:: Exercise text ::

BEGIN

2. It's probably not a picture of Bayes but of an English churchman who lived about 100 years after Bayes. Rev. Bayes would have worn a wig in his portrait.

1. Glad I didn't say I was 100% sure. I'm bowled over by the erudite knowledge of the readers of this blog...

3. I am wondering for the optimisation.py in pyalgotrade. There are some adjustment factors (adj_factors) for the Sharpe Ratio difference. How are these calculated?

1. They are from chapter 4 of my book.

4. Hi Rob...just finished reading your book - my wife couldn't believe I was reading "a text book" after dinner as she rudely called your opus rather than watch Netflix!! Great stuff - finished it in two days and will go for a slower read through soon.

One first thought that has bubbled up already, in terms of costs: would I be correct in thinking that selecting from high liquidity/tight spread ETFs with a US\$2 round trip cost at IB (things like: SPY,GDX,EEM,XLF,EWJ,XIV,IWM,EFA,QQQ,FXI,USO,VWO,GDXJ,HYG,SLV,XLV,TLT) with the advantages of highly granular instrument blocks be acceptable in terms of meeting the trade cost requirements for something like the EWMAC 8,32 (and slower)?

END

:: Stored data ::
BEGIN

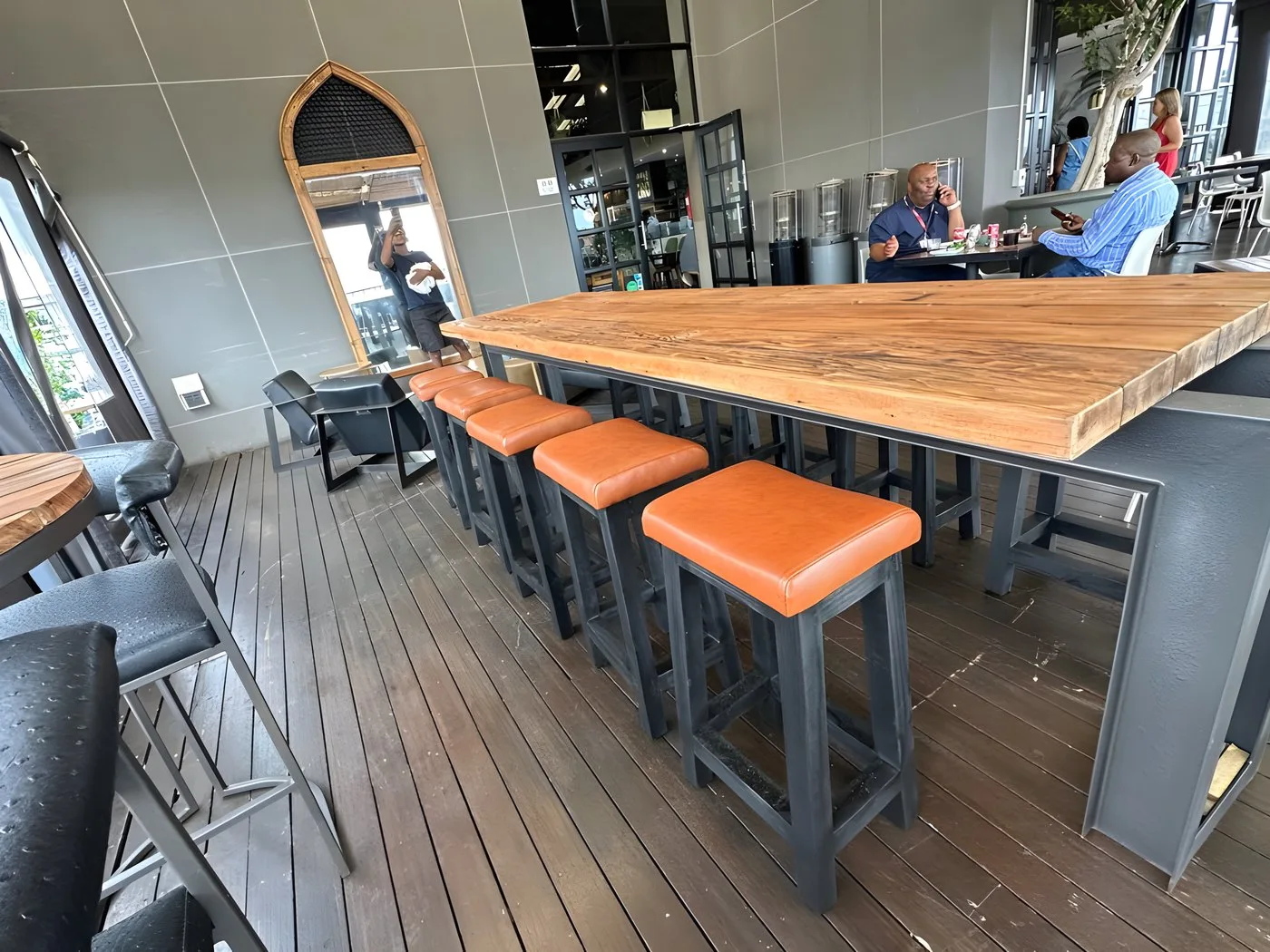 Long bar table with tan leather bar stools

END

Copy out the blog comment thread from the top of the page in full, word for word.

:: Task response ::
2. It's probably not a picture of Bayes but of an English churchman who lived about 100 years after Bayes. Rev. Bayes would have worn a wig in his portrait.

1. Glad I didn't say I was 100% sure. I'm bowled over by the erudite knowledge of the readers of this blog...

3. I am wondering for the optimisation.py in pyalgotrade. There are some adjustment factors (adj_factors) for the Sharpe Ratio difference. How are these calculated?

1. They are from chapter 4 of my book.

4. Hi Rob...just finished reading your book - my wife couldn't believe I was reading "a text book" after dinner as she rudely called your opus rather than watch Netflix!! Great stuff - finished it in two days and will go for a slower read through soon.

One first thought that has bubbled up already, in terms of costs: would I be correct in thinking that selecting from high liquidity/tight spread ETFs with a US\$2 round trip cost at IB (things like: SPY,GDX,EEM,XLF,EWJ,XIV,IWM,EFA,QQQ,FXI,USO,VWO,GDXJ,HYG,SLV,XLV,TLT) with the advantages of highly granular instrument blocks be acceptable in terms of meeting the trade cost requirements for something like the EWMAC 8,32 (and slower)?